Strengths and limitations
The current study is strengthened by assessing a variety of e-cigarette flavor preferences, as well as device type and use of e-cigarettes containing THC among pregnant women who engage in dual use. Furthermore, the research was conducted at a crucial time during the EVALI outbreak. Understanding the specific practices which led to these cases and guiding public health response are crucial in the prevention of recurring incidents in the future. These findings should be interpreted with the following limitations. First, e-cigarette use was measured by self-report and may be subject to social desirability bias or errors in recall. Second, given the fast-evolving e-cigarette market, device preferences may have changed since data were collected. Data collection took place immediately after JUUL suspended the sale of all flavors besides tobacco, mint, and menthol in anticipation of the FDA cartridge-based flavor restrictions announced January 2020. In the years following, sale of other flavored disposable e-cigarettes and high nicotine strength e-cigarettes have risen in the general population. Yet, the noteworthy gap in evidence of e-cigarette product preferences in pregnancy highlights the significance of the present study. Third, while we examined differences between e-cigarette preference classes by sociodemographic characteristics of age, race and ethnicity, and income, other variables may be associated with e-cigarette preferences during pregnancy including pregnancy trimester.
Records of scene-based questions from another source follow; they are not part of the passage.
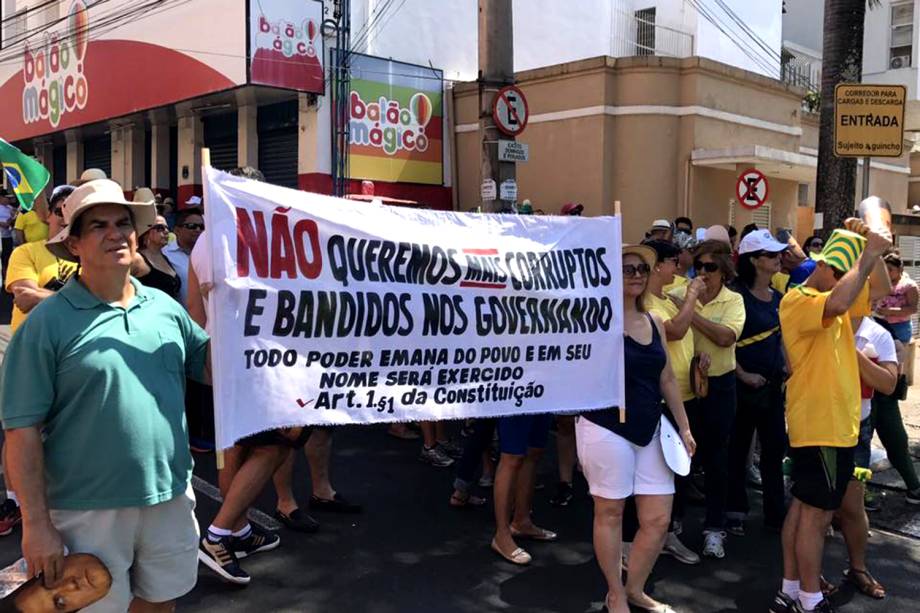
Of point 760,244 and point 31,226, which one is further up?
point 31,226

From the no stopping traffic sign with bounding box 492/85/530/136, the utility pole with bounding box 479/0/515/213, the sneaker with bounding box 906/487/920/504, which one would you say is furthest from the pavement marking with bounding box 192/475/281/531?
the no stopping traffic sign with bounding box 492/85/530/136

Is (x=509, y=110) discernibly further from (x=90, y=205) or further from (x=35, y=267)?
(x=90, y=205)

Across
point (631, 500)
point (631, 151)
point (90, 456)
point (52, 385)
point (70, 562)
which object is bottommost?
point (631, 500)

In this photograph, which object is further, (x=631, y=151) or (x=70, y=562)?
(x=631, y=151)

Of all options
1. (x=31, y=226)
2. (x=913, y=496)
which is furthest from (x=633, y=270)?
(x=31, y=226)

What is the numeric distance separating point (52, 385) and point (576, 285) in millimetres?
2457

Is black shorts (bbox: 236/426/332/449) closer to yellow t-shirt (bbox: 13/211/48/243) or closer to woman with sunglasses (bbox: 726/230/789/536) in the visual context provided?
woman with sunglasses (bbox: 726/230/789/536)

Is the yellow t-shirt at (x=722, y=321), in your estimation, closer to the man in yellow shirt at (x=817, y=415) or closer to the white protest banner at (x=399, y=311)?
the man in yellow shirt at (x=817, y=415)

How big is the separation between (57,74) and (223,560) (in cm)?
1830

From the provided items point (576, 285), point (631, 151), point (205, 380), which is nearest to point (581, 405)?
point (576, 285)

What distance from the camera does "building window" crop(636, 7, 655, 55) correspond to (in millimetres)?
18938

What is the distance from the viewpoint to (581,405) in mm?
3912

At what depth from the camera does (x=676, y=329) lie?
4.52 metres

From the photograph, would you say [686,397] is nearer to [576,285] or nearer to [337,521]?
[576,285]
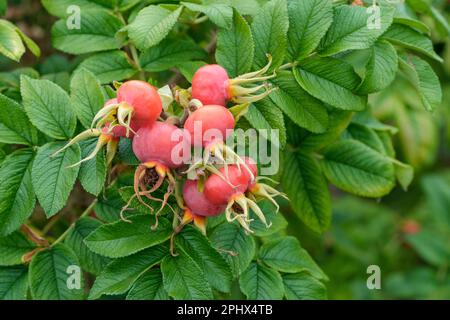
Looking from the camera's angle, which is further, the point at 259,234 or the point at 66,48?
the point at 66,48

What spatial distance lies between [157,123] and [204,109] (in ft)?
0.29

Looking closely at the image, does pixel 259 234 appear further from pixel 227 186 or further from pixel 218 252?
pixel 227 186

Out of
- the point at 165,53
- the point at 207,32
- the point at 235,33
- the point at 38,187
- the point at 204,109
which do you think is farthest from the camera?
the point at 207,32

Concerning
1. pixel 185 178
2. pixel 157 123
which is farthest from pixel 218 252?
pixel 157 123

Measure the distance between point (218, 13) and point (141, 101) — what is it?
0.90 feet

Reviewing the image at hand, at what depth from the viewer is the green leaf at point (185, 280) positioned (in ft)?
4.04

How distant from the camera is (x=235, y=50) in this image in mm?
1337

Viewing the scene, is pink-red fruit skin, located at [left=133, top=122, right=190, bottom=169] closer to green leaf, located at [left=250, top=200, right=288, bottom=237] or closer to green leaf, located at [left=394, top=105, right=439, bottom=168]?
green leaf, located at [left=250, top=200, right=288, bottom=237]

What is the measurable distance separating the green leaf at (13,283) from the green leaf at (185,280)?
1.09ft

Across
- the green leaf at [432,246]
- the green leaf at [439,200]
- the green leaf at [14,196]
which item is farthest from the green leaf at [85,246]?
the green leaf at [439,200]

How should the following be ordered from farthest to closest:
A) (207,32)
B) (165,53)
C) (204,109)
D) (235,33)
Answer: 1. (207,32)
2. (165,53)
3. (235,33)
4. (204,109)

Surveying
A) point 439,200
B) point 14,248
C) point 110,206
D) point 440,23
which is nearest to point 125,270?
point 110,206

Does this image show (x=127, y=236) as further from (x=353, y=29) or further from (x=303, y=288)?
(x=353, y=29)

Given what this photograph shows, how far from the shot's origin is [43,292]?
134 cm
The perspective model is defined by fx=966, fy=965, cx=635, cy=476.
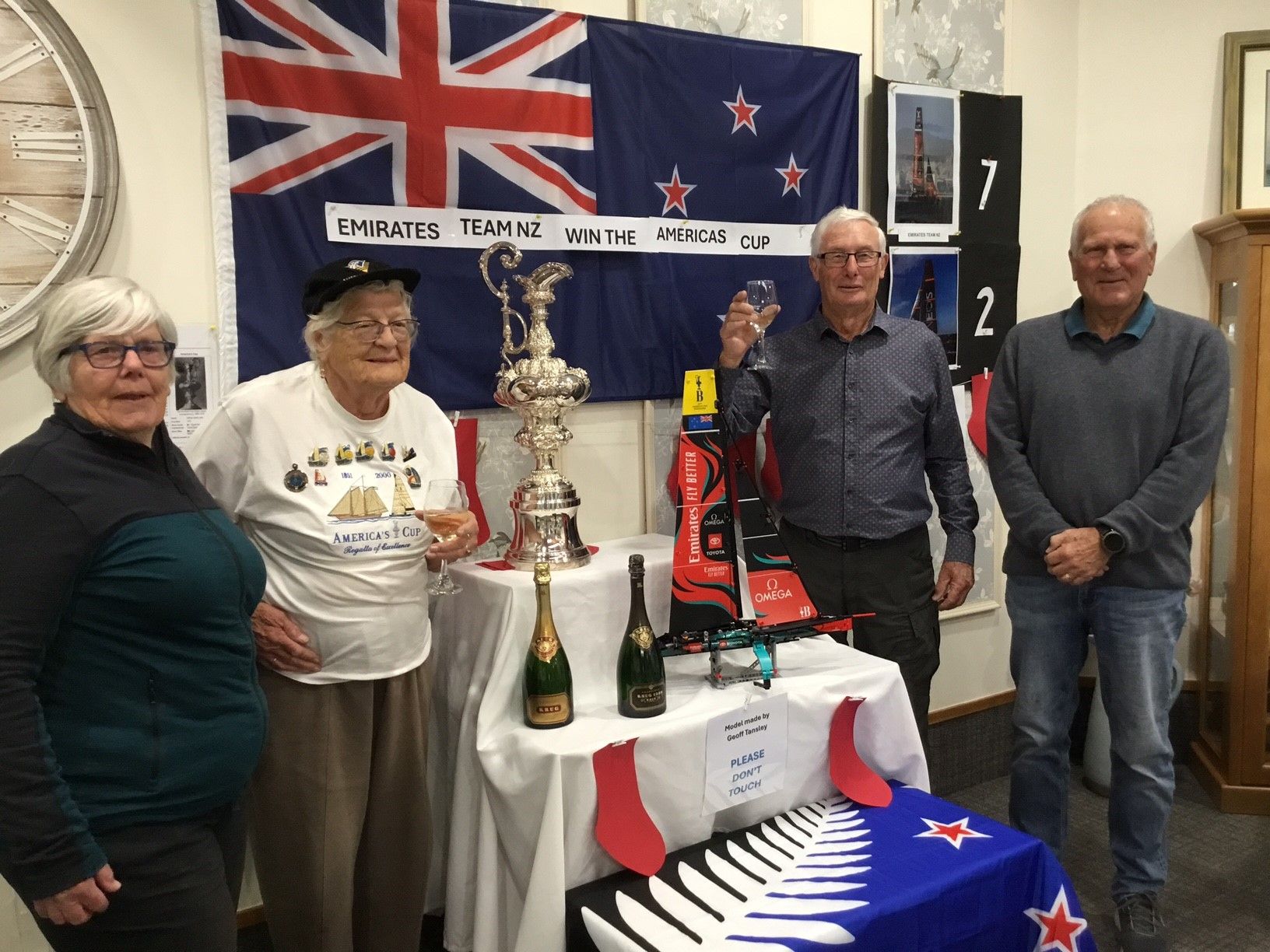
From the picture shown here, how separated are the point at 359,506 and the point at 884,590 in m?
1.31

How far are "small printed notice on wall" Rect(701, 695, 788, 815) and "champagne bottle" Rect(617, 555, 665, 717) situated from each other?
0.12m

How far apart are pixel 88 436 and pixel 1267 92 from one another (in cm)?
378

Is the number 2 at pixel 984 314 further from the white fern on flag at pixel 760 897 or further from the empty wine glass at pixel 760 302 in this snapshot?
the white fern on flag at pixel 760 897

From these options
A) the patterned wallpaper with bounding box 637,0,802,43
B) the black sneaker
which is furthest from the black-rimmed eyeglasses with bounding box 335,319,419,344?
the black sneaker

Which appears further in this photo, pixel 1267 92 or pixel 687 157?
pixel 1267 92

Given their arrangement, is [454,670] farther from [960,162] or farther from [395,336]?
[960,162]

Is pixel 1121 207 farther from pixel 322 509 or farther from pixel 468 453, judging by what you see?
pixel 322 509

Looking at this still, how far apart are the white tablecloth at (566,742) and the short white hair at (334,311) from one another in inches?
22.7

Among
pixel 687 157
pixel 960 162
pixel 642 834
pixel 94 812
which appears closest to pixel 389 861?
pixel 642 834

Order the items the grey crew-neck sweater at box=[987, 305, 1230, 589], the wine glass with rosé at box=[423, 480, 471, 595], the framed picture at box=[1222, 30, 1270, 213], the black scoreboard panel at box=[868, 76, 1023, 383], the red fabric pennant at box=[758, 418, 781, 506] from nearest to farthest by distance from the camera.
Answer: the wine glass with rosé at box=[423, 480, 471, 595] → the grey crew-neck sweater at box=[987, 305, 1230, 589] → the red fabric pennant at box=[758, 418, 781, 506] → the black scoreboard panel at box=[868, 76, 1023, 383] → the framed picture at box=[1222, 30, 1270, 213]

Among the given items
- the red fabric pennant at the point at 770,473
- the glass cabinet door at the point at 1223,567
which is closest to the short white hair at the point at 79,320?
the red fabric pennant at the point at 770,473

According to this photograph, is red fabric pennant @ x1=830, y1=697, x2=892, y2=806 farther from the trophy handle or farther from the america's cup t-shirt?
the trophy handle

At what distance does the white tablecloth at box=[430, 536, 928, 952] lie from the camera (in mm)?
1691

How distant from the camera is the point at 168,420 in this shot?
2.01 meters
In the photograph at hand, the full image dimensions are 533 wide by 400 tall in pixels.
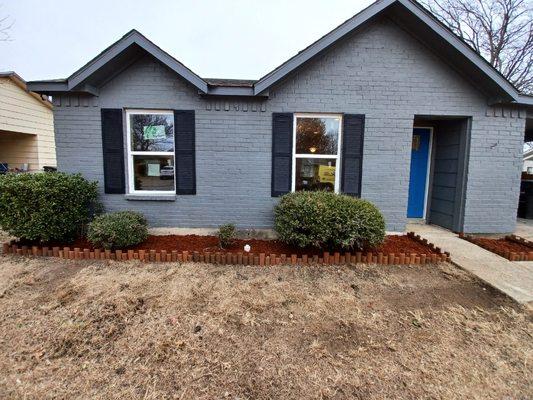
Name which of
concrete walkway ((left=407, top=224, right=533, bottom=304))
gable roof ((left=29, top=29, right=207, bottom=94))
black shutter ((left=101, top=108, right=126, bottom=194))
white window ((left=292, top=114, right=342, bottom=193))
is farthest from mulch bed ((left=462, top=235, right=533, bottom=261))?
black shutter ((left=101, top=108, right=126, bottom=194))

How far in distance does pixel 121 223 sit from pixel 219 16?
14304 millimetres

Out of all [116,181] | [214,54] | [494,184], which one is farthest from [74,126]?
[214,54]

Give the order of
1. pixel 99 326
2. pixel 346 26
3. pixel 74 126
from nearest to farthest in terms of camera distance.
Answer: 1. pixel 99 326
2. pixel 346 26
3. pixel 74 126

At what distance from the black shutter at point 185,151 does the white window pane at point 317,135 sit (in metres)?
2.27

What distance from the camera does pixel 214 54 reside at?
22.5 metres

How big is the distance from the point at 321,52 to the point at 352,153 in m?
2.12

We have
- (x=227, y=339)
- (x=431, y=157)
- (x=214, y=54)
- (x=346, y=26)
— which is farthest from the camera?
(x=214, y=54)

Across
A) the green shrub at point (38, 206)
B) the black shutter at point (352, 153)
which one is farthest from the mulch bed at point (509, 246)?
the green shrub at point (38, 206)

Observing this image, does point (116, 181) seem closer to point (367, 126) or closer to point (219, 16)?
point (367, 126)

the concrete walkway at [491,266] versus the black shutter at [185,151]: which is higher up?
the black shutter at [185,151]

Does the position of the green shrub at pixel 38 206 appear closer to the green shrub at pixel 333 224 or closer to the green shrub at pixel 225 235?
the green shrub at pixel 225 235

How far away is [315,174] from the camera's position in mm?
5969

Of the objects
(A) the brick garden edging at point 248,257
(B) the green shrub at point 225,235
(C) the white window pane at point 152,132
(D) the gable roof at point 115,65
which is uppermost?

Fourth, the present sample size was relatively small for LCA, for which more is considered better36. One issue which may be responsible for this, is failure to uncover classes with low class membership. Lastly, LCA is an exploratory approach, observed relationships therefore do not represent causality.
CONCLUSIONS
With a changing regulatory landscape for e-cigarette flavor availability, it is important to understand device and flavor preferences among vulnerable populations, including pregnant women. Our findings suggest pregnant women who engage in dual use demonstrate diverse patterns of e-cigarette preferences, with a large group indicating use of high-nicotine devices. Among our sample, those who smoked more cigarettes per day were more likely to use a wide variety of e-cigarette flavors and THC, which raises concern for polysubstance exposure. Increased understanding of e-cigarette preference profiles can inform prevention efforts, provide insight for needed education, and inform effective regulatory actions to reduce use of tobacco and nicotine products among pregnant women. Future research examining how pregnant women’s e-cigarette preferences vary by e-cigarette use frequency, biomarkers of nicotine intake, and use motivations in the current landscape are warranted.